Personally I've scrapped the 70 tick and am back to using Oanda's 30 second chart for what I do. My target is just to trade the NY-Europe session for 2 hrs a day so the liquidity is consistent enough overall without needing the benefit of tick's consolidation. When the market starts moving fast like it did today as it broke out of the 40 zone, I just use my judgement, and most of the time my judgement tells me to stay clear of something that is moving too quickly because the volatility jumps and stops are often taken out.

I've also found that for the life of me most of my trades never hit the 10 pip target that Bob suggests, so I've found it much better to shoot for more conservative amounts (I find that 7-9 points usually works well). Clearly we're just in a different market environment these days, though I'd say September was an improvement over August which was just total death, the market was just moving in 5's back then.
 
Nice to see everyone here still actively sharing ideas based on Bob's work.
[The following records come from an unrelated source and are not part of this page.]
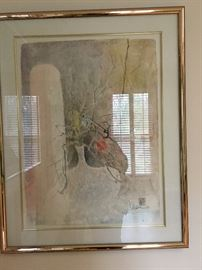 Original Paper Cast Art work  by  Hoi Lebadang (Vietnamese, 1922-2015). Presented in a metal frame double matted. Signed lower right.  Lebadang was a personal friend of the family and some items are personally signed to family. Lebadang was born in Vietnam and emigrated to France in 1939 to study at the Ecole des Beaux-Arts in Toulouse. He had his first one-man show in Paris in 1950 and over the next thirty years gained prominence throughout France and Germany. He came to the attention of Americans in 1966 when the Cincinnati Art Museum hosted the first one-man exhibition of his paintings in the United States.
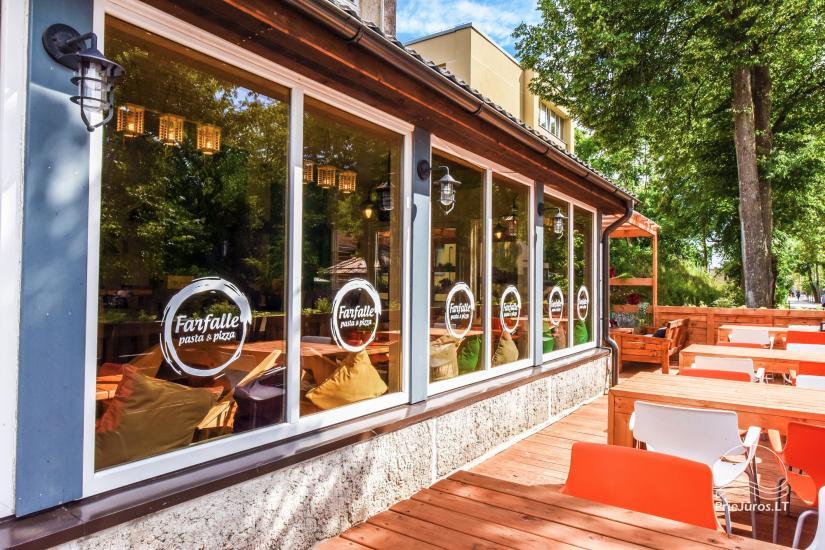 Café in Palanga Senas Židinys - 16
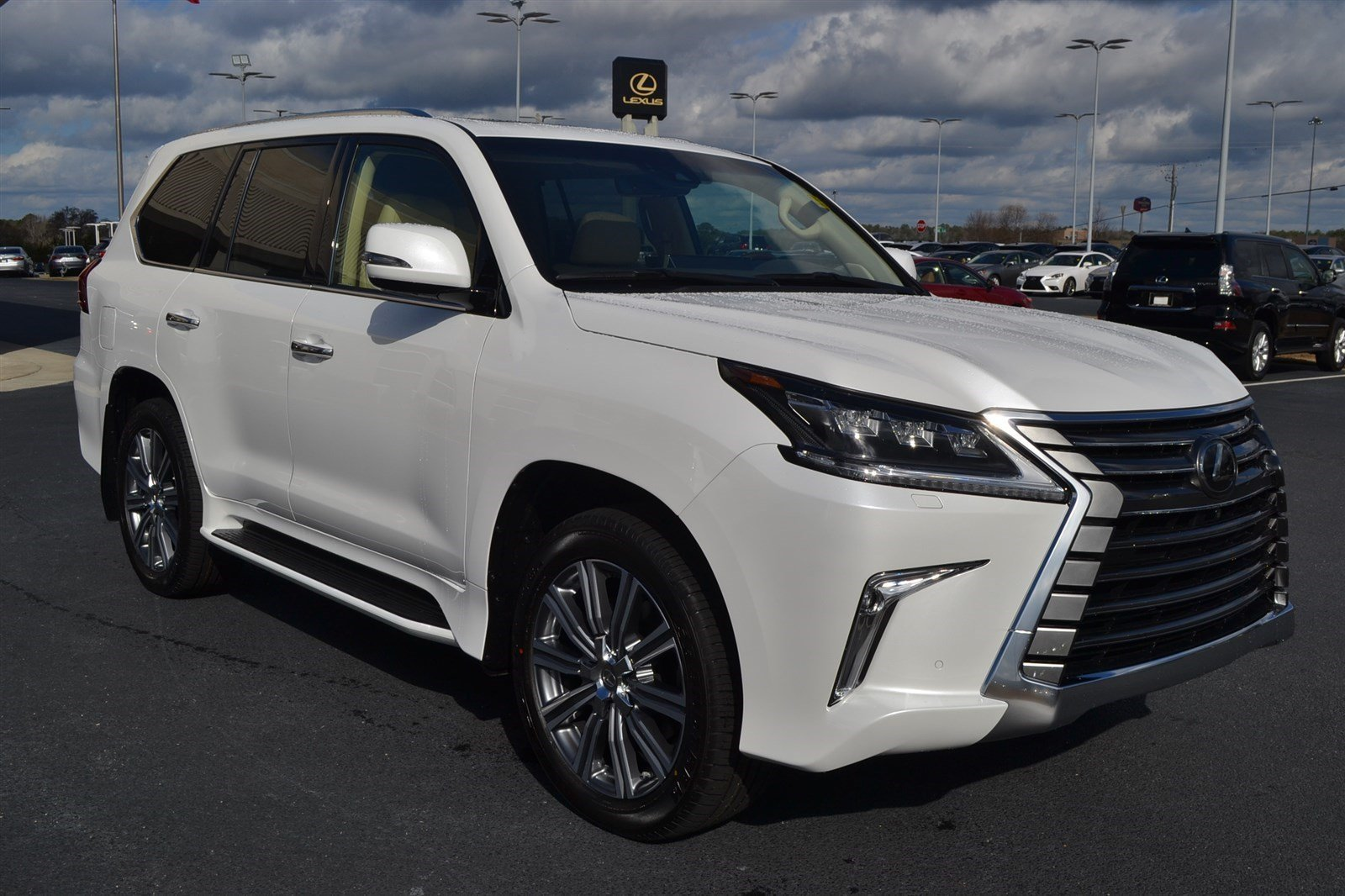 new 2017 lexus lx lx 570 sport utility in macon l17250 butler auto group. Black Bedroom Furniture Sets. Home Design Ideas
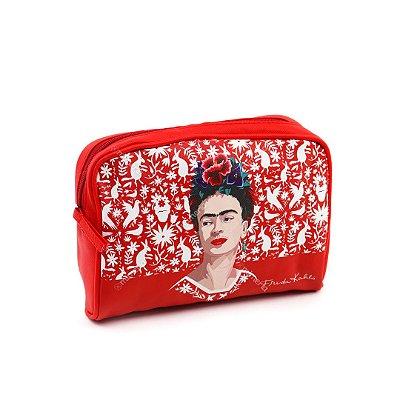 Necessaire Frida Kahlo Flores e Pássaros Vermelha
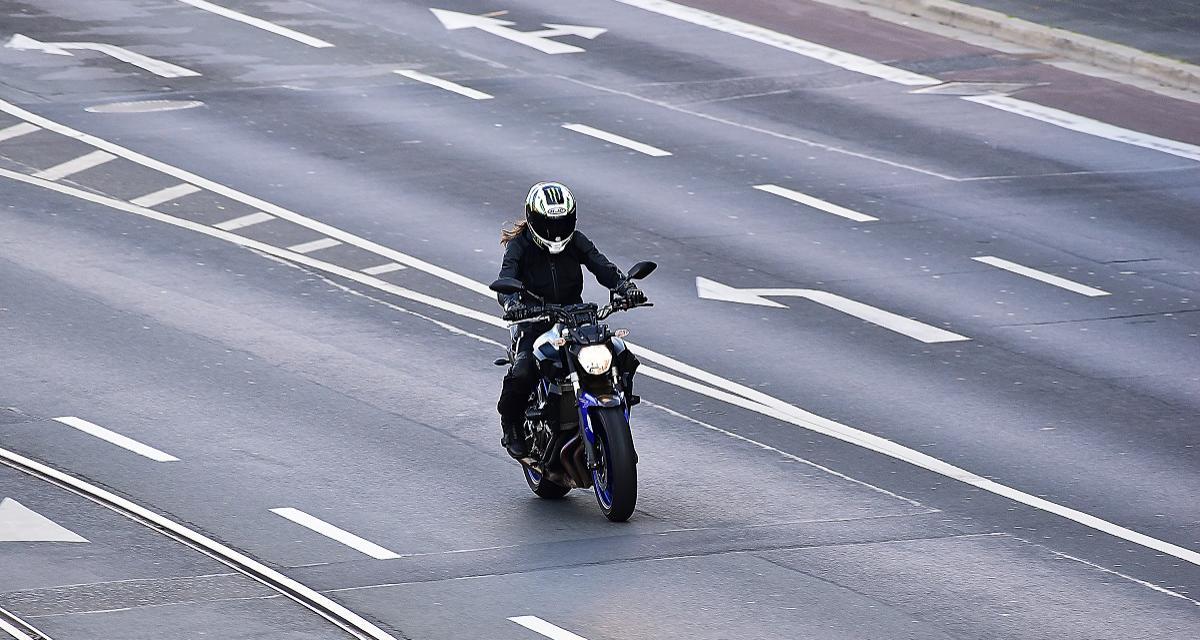 Un motard de 60 ans flashé à 205 km/h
Personally I've scrapped the 70 tick and am back to using Oanda's 30 second chart for what I do. My target is just to trade the NY-Europe session for 2 hrs a day so the liquidity is consistent enough overall without needing the benefit of tick's consolidation. When the market starts moving fast like it did today as it broke out of the 40 zone, I just use my judgement, and most of the time my judgement tells me to stay clear of something that is moving too quickly because the volatility jumps and stops are often taken out.

I've also found that for the life of me most of my trades never hit the 10 pip target that Bob suggests, so I've found it much better to shoot for more conservative amounts (I find that 7-9 points usually works well). Clearly we're just in a different market environment these days, though I'd say September was an improvement over August which was just total death, the market was just moving in 5's back then.
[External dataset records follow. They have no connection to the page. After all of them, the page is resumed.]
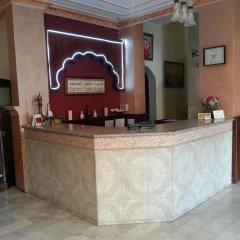 Отель Sufara Hotel Suites Иордания, Амман - отзывы, цены и фото номеров - забронировать отель Sufara Hotel Suites онлайн интерьер отеля
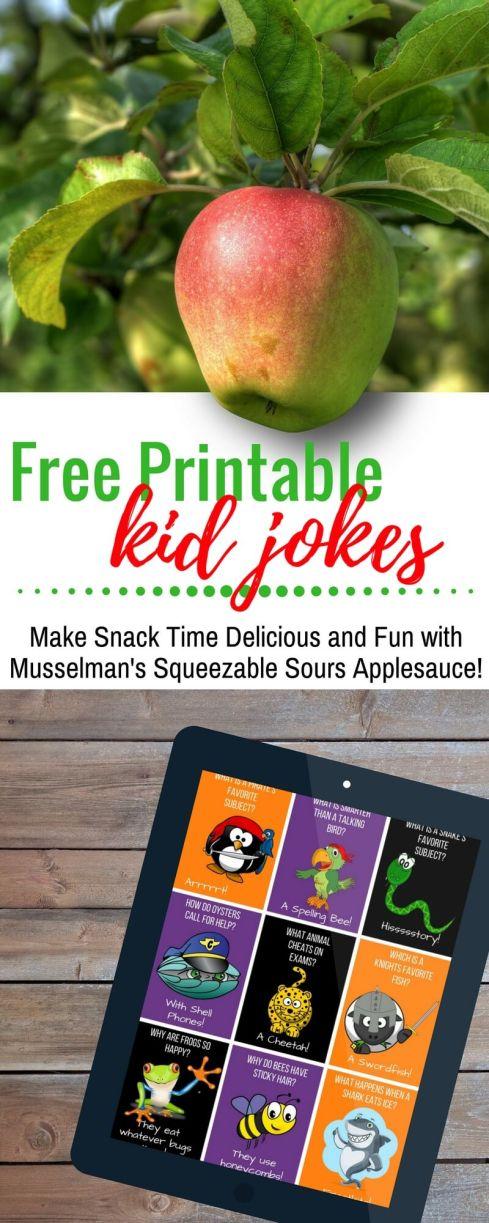 printable-kid-jokes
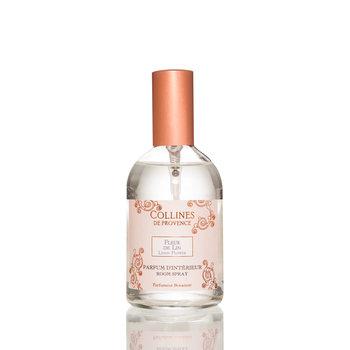 COLLINES DE PROVENCE Parfum d'intérieur Fleur de Lin 100ml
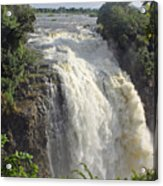 Devil's Cataract Acrylic Print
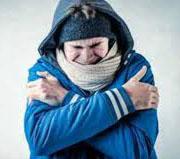 Emergenza freddo -  Riparati gli ultimi areatori
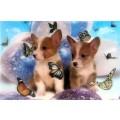 Poster relief 3D/petits chiens et papillons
I am really glad that the market is moving again, but I'd be curious to revisit August to see if I could do better. At that time, I didn't understand IRB's at all, and that seemed to be the main tradable opportunity during that time. I skipped all of them.
 
E1: I thought it was worth the risk (~5 pip stop) since the bulls couldn't follow through after prices tried to test the 20 level at around 5:33.
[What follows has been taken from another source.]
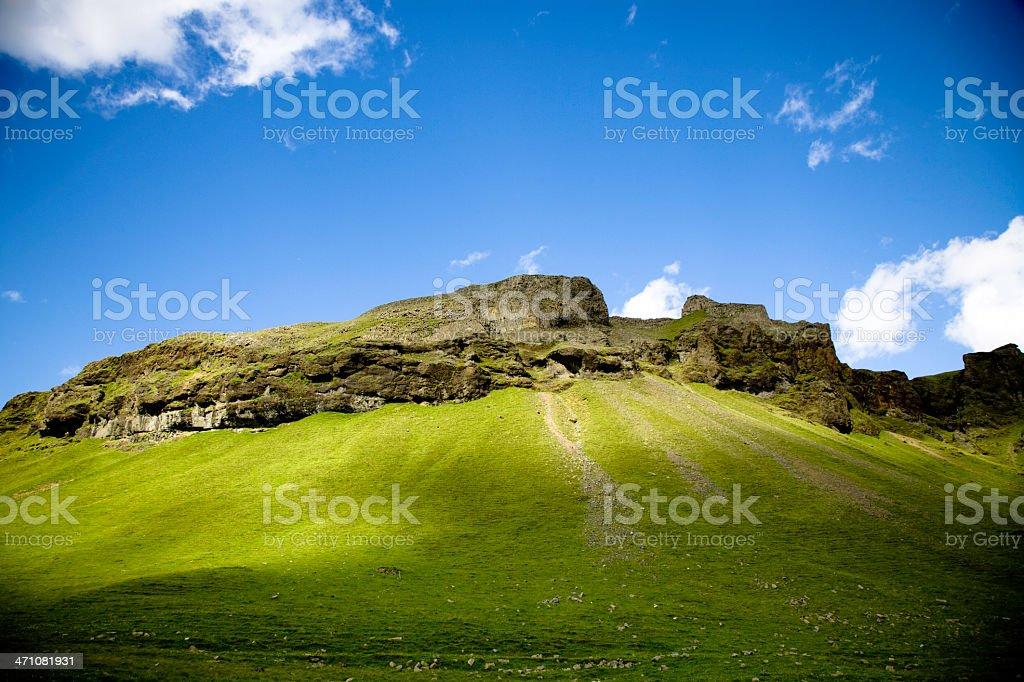 Iceland Mountain Landscape stock photo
E2: Quickly realized I was wrong on E1 and saw that false break of the 20 as a very bullish sign for an upward break. Since the 20 level was holding strong it seemed like a good candidate for a long towards the 40. There is some resistance above from that earlier range/block but I thought there was enough tension in this range to overcome that. I was paranoid about the 40 level, probably because of yesterday where my trade soured 1 pip below the 40 level so I ended up closing my trade out early.

E3: Trap. Oh well.

M:ARB: I had to use the bathroom at the worst time :p

BLS, you and I have very similar trading tendencies. We both have been getting spooked and take the occasional revenge trade (I did that yesterday, almost the same thing that you did on that first trade into the 20 level).

I saw that first trade as almost a giant bear flag/IRB. You could draw a pretty clear diagonal line , and then a box. I don't like breaks at the end of a diagonal move in the same direction usually, so when I saw this getting support in the 20 zone, I was automatically looking for a break to the upside instead of the downside. It also was about a 50-60% retracement of the previous bullish move, although it was sort of ranging so I'm not really sure if that is something I should pay attention to in this case. The box/IRB had nice pressure before breaking to the upside. My thought process was:

-50% pullback/possible bear flag
-support in the 20 zone
-bullish pressure inside box/IRB at the end of the flag

I thought that made for some nice odds. I probably would've taken that same false break to the downside had I not done basically the exact same thing on Monday. On your second chart, I was looking for a repeat of the same setup, but never saw a setup so I stood on the sidelines.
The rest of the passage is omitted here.